There are many reported methods of removing unwanted signals from spectroscopic data, which in themselves contain further parameters to tune. 21 This variety of pre-processing choice, and range of applications leads to a lack of consensus as to which is “best”. A robust method for choosing this method is required. Previous studies have investigated pre-processing optimisation of Raman spectra.23–25 However, due to the time-consuming nature of classical grid-search approaches, small ranges of parameters are typically chosen to reduce computational burden. High-performance computing (HPC) offers the ability to complete wide explorations of the pre-processing parameter space in relatively small time periods. A typical optimisation in this regime testing 2.4 million permutations is reduced from 800 000 h of computational time to 369 h. Here we address the plethora of possible pre-processing techniques and their parameters using HPC to optimise pre-processing routines. HPC provides a powerful tool for pre-processing optimisation, allowing vast amounts of computations evaluated on a separate machine. HPC has been utilised previously for pre-processing optimisation of attenuated total reflection Fourier transform infrared spectra. 26
The methods used in this study encompass many of the common pre-processing techniques, and aims to explore the effect of reordering the pre-processing steps, using extended multiplicative scatter correction (EMSC), wavenumber binning, smoothing and normalization on disease diagnosis using Raman spectroscopy and ML. We explore the use of EMSC in conjunction with other pre-processing methods and describe the effect on classification, and the isolated effect of pre-processing steps. A brief outline of each pre-processing is provided in the materials and methods section. While we apply these methods to Raman spectra, they are applicable to other forms of spectroscopy and have potential application beyond Raman.
In order to demonstrate the application of HPC-based optimisation on the pre-processing of Raman spectra for algorithm building and ML diagnostics, we have utilised a data set from control and diseased patients (testing set, n = 102, training set n = 439). Our design is to maximise diagnostic performance of a random forest (RF) ML model due to the ability of RF tending to outperform other classification methods without issues of overfitting. 27 Standardising spectral pre-processing is a critical step, and the development of a method to achieve this and maximise diagnostic capability can see dramatic improvements in performance of > 20% sensitivity compared to using raw Raman spectra.

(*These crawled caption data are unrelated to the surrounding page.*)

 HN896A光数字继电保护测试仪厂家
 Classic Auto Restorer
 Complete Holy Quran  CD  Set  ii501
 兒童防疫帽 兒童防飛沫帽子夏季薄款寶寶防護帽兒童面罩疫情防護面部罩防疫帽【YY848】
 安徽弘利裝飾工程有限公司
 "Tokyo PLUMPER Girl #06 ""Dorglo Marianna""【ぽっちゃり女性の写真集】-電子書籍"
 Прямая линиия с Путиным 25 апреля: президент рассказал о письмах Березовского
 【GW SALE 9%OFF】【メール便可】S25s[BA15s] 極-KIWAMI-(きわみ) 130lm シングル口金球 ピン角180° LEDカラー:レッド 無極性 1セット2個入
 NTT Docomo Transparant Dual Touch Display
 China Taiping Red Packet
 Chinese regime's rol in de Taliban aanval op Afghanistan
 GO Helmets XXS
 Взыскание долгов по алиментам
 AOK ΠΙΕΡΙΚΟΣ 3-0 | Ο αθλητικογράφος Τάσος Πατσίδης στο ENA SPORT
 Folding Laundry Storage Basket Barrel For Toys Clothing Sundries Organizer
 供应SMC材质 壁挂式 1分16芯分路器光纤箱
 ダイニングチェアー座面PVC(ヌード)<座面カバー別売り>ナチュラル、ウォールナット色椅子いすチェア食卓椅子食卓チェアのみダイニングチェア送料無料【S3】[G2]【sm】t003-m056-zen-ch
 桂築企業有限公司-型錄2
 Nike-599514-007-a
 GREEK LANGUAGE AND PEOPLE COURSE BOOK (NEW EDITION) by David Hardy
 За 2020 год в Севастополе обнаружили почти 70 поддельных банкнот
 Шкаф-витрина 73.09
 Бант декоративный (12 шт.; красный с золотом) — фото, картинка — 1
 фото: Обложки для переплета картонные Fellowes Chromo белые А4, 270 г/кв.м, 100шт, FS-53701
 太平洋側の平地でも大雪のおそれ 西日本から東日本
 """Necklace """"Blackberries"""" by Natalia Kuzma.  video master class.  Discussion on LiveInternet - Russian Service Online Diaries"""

We demonstrate here a method of exploiting HPC capabilities and the effect on diagnostic model performance with varying pre-processing choice.
Materials and Methods
Ethics Statement
Informed consent was obtained from all participants in the study prior to blood sample and data collection. Ethics approval was given through Wales Research and Ethics Committee (14/WA/0028).
Sample Collection and Preparation
Venous blood samples were collected from fasted patients in Vacutainer SST collection tubes (BD, USA). Whole blood samples were centrifuged and serum aliquoted via a standardised Swansea Bay University Health Board hospital laboratory workflow. Serum samples were stored at −80 °C until thawing for RS analysis.
Spectral Acquisition
All spectra were collected using a Reflex inVia Raman system (Renishaw, UK) with 785 nm laser excitation (diode laser). The Raman system was calibrated each day prior to data acquisition using an internal silicon reference to the peak at 520 cm−1, and spectra acquired from a polystyrene standard (Starna Scientific, UK) for wavenumber calibration. Intensity response calibration is applied using an external white light calibration (Ocean Optics, USA) performed every three months. Liquid serum samples (200 μl) were pipetted into a high-throughput acquisition platform as reported previously. 2 Samples were excited with 93 mW of laser power using a silica singlet objective (Thorlabs, USA) and five repeat spectra were collected per sample for the training set, and three repeat spectra for the testing set. Acquisition time for one spectrum was around 3 min. Cosmic rays have been removed from the serum spectra using Renishaw’s WiRE software during spectral acquisition.
High-Performance Computing
High-performance computing utilises a system of interconnected computers. Each node typically contains 8–40 cores which can be thought of as microprocessors. This means by parallelising scripts (calculations carried out simultaneously) to utilise full computational power, it is possible to run up to 40 permutations of different pre-processing combinations per node. The HPC system used in this study was the Swansea Sunbird Supercomputer which consists of 126 nodes, with 5040 cores in total with CPU: 2x Intel Xeon Gold 6148 CPU @ 2.40GHz with cores each; RAM: 384 GB per nodes and GPU: 8x Nvidia V100 GPUs. 28
Pre-Processing Methods
Figure 1 provides a visual description of the pre-processing methods trialled within this study. All spectra were processed using a pre-processing package PPRaman in R developed in-house and fed into bespoke batch scripts for HPC computations.
29
The methods investigated cover some of the most common techniques with a wide range of chosen parameters. Options for pre-processing permutations explored.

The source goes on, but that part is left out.